Now I could write Tcl scripts which ran in cron and produced a list of MAC addresses which had changed in the network, and I could monitor port-servers and the central spidery 28-ethernet Cisco AGS+ and a couple of minor Ciscos in the periphery.

The ‘Tk’ graphical package to Tcl made it possible to get a “remote view” of the switches, which came handy a few times, but which mostly was management eye-candy.

I posted my “Tcl_nm” in some newsgroup and went on to my next problem: A Textronix “Phaser” color printer and the necssary accounting system so printjobs could be charged to the appropriate department.

Glenn Trewitt of DEC Western Labs contacted me, and we tried to colaborate on a sensible syntax and more usable primitives, and then we got torpedoed by Marshall Rose who announced their own Tcl SNMP API in a book, based on a OSI-protocol-proof-of-concept-nightmare called “ISODE”.

Later again University of Twente released “Scotty” which certainly had some potential, but never really released the full potential of SNMP either.

There were plenty of commercial offerings too, Cisco had one, HP had one, Sun had one, IBM had one and so on.

But they all amounted to the same thing: You could draw a network-map and icons could turn red or maybe even yellow and with a few mouse-clicks you could have incomprehensible SNMP variables dumped in useless text-format.

Later they added graphing, so you could have small graphs of one of the incomprehensive SNMP variables, and maybe even alarm limits.

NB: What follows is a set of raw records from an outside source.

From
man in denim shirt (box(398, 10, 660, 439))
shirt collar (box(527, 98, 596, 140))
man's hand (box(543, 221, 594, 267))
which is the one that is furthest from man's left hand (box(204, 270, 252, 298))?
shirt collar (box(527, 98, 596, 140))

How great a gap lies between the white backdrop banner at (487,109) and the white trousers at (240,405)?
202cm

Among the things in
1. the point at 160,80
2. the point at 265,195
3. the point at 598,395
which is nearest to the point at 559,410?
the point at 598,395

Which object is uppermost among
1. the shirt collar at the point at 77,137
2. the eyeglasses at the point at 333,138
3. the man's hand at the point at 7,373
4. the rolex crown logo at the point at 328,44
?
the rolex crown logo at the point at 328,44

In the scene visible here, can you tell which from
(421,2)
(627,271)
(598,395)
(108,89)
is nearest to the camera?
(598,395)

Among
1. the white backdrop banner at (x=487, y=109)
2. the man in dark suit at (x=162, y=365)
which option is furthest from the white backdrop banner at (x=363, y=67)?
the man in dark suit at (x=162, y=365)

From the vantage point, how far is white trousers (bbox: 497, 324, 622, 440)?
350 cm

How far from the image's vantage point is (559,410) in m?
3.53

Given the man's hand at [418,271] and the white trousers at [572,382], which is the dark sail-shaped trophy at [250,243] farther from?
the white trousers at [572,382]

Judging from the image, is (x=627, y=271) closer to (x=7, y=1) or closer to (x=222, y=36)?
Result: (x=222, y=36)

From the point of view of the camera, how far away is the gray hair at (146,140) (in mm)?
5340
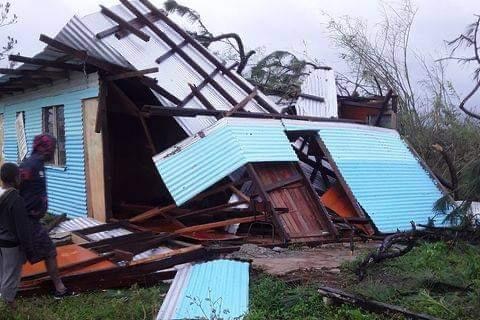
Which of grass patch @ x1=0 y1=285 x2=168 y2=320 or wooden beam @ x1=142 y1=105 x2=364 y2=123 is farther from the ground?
wooden beam @ x1=142 y1=105 x2=364 y2=123

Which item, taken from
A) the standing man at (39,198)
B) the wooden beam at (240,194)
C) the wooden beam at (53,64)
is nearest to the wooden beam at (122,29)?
the wooden beam at (53,64)

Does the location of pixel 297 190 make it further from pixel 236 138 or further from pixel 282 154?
pixel 236 138

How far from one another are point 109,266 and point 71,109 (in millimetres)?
5303

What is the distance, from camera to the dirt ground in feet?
19.7

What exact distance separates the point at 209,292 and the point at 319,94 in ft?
25.4

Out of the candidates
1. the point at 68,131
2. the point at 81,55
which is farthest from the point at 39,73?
the point at 81,55

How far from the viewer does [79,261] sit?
233 inches

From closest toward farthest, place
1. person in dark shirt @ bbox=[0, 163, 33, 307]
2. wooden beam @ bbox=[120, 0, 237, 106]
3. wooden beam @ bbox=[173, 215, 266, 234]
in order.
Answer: person in dark shirt @ bbox=[0, 163, 33, 307]
wooden beam @ bbox=[173, 215, 266, 234]
wooden beam @ bbox=[120, 0, 237, 106]

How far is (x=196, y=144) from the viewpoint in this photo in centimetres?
831

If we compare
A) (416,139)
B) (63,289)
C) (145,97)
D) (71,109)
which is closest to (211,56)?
(145,97)

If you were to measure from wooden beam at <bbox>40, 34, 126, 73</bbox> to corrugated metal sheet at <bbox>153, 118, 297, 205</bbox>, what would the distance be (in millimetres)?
1844

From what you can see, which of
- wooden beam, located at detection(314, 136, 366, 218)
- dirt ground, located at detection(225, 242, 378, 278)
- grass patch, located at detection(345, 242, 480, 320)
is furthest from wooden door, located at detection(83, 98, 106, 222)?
grass patch, located at detection(345, 242, 480, 320)

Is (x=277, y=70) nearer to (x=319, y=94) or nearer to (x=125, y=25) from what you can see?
(x=319, y=94)

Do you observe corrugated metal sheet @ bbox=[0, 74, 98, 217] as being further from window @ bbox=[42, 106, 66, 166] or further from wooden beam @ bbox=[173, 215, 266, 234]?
wooden beam @ bbox=[173, 215, 266, 234]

But that was still pretty useless.

At the first sign of network problems everything turned red, and the real issues it couldn’t do anything about or alert you to.

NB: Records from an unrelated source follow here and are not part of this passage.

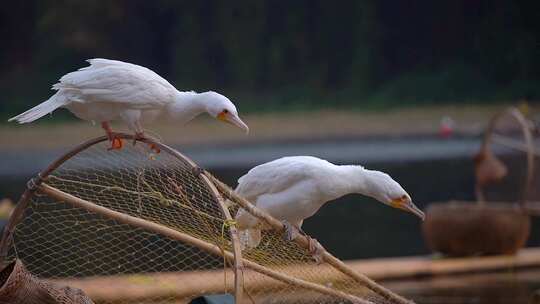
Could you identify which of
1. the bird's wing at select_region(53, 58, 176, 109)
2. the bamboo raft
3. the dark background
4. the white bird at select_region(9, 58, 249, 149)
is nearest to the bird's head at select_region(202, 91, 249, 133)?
the white bird at select_region(9, 58, 249, 149)

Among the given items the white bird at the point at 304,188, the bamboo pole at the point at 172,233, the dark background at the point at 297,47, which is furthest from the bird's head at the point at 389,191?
the dark background at the point at 297,47

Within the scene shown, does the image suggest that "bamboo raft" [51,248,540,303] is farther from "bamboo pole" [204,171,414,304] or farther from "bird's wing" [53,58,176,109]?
"bird's wing" [53,58,176,109]

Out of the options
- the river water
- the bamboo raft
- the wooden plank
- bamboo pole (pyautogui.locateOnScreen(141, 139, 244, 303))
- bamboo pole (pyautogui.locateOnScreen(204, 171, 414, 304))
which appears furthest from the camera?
the river water

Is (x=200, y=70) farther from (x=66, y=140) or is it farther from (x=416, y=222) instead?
(x=416, y=222)

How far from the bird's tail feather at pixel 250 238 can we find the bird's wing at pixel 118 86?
71cm

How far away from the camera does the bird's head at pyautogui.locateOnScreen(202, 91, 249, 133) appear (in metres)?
4.13

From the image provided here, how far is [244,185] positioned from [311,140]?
1441 centimetres

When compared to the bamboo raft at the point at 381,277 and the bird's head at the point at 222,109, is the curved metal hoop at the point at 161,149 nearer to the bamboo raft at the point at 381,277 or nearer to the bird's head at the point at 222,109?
the bird's head at the point at 222,109

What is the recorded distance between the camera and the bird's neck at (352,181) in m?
4.23

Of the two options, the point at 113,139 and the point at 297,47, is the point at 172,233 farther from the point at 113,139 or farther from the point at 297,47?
the point at 297,47

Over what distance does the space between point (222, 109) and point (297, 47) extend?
66.3 ft

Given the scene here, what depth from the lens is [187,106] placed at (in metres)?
4.22

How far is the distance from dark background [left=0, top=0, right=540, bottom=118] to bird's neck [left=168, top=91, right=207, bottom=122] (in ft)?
56.1

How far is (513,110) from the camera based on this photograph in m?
9.05
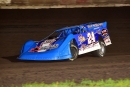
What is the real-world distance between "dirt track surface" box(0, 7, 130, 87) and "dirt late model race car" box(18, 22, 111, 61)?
0.20 m

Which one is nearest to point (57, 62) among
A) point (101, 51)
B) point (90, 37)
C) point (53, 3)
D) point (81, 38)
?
point (81, 38)

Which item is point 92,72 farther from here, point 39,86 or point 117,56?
point 117,56

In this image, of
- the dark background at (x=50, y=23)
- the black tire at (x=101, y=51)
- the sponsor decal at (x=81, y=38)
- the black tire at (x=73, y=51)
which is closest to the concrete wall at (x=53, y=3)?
the dark background at (x=50, y=23)

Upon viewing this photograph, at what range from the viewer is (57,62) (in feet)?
29.6

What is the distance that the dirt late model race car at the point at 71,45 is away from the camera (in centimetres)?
877

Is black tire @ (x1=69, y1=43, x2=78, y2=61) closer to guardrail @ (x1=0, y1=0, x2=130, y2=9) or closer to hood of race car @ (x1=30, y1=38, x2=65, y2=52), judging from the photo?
hood of race car @ (x1=30, y1=38, x2=65, y2=52)

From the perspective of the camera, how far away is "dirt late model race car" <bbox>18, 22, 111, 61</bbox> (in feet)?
28.8

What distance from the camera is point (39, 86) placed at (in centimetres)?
627

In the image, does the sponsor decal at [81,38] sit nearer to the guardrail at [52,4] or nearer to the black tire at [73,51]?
the black tire at [73,51]

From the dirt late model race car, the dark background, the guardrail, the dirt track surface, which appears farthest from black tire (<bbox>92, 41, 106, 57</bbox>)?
the guardrail

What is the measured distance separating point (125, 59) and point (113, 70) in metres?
1.69

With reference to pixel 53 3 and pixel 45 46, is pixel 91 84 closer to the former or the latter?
pixel 45 46

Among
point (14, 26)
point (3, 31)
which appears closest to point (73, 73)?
point (3, 31)

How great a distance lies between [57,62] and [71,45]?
55 cm
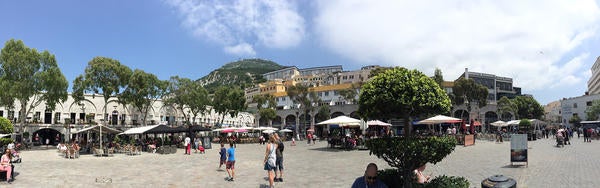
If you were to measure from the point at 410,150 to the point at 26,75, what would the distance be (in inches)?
1578

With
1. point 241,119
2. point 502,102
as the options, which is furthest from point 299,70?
point 502,102

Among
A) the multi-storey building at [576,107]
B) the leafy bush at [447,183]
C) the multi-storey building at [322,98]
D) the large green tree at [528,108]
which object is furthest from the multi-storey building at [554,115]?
the leafy bush at [447,183]

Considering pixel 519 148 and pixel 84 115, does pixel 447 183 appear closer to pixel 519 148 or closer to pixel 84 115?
pixel 519 148

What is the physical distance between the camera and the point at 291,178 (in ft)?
43.9

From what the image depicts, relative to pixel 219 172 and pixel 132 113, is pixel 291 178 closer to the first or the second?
pixel 219 172

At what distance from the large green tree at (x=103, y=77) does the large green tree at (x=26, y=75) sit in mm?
6934

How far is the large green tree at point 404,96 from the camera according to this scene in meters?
7.88

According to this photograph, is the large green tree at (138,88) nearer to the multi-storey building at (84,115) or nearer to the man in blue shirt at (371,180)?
the multi-storey building at (84,115)

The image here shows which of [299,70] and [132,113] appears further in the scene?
[299,70]

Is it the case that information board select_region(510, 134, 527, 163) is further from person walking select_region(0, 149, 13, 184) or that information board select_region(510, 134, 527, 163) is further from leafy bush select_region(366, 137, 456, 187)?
person walking select_region(0, 149, 13, 184)

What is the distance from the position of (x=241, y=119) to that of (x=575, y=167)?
7581 cm

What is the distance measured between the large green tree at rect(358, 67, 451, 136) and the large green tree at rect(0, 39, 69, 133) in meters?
37.9

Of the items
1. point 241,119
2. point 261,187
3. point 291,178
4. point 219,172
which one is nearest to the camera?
point 261,187

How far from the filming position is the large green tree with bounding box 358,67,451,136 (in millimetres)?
7883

One very typical and very real issue was packet loss on leased lines.

To monitor/detect that, you need to correlate SNMP variables from two different devices, the router at either end of the line.

None of the SNMP software could do that: It was all totally device centered, and what’s worse: It was all locked down and proprietry, so you couldn’t even fix it yourself.

I had a little tcl_nm gadget which did it: It kept a running average of number of packets sent and received from the two routers and it told you how much they diverged, in packets per second and in “BER” - Bit Error Rate - which turbo-charged the telcos [2].

A job or two later I was the “old&wise guy” at Denmarks most disruptive ISP, “Cybercity”, and for all the youthfull enthusiasm of the crew, they didn’t always get the netmasks and such details right.

I had a tcl_nm script running constantly, which told me about machines coming and going and if there were SNMP responses, it would check routes, network masks and so on.

It gave some serious street-cred to call somebody up and tell them “The reason it doesn’t work is that you set the netmask wrong” long before they had found them problem themselves.

I never really persued the general “network console” idea with tcl_nm, it didn’t seem that useful to me, I’d rather have a one line text-message on and to the point, than continuously watching the blinkenlights.

When I needed to, I used Scotty to create network maps, here is one showing only the Cybercity routers, from semi-late 1990’ies:

../../_images/tcl_snmp_fig1.png

I showed one of the Cisco SNMP people some of my tcl_nm gadgets during one of the first “Cisco Networkers” events in Europe [3] and he tried to hire me on the spot.

I considered the offer, but declined.

Even though I could have had an employee number in the high 700s, I’ve never regretted that: It was not like I actually liked SNMP or for that matter Tcl that much.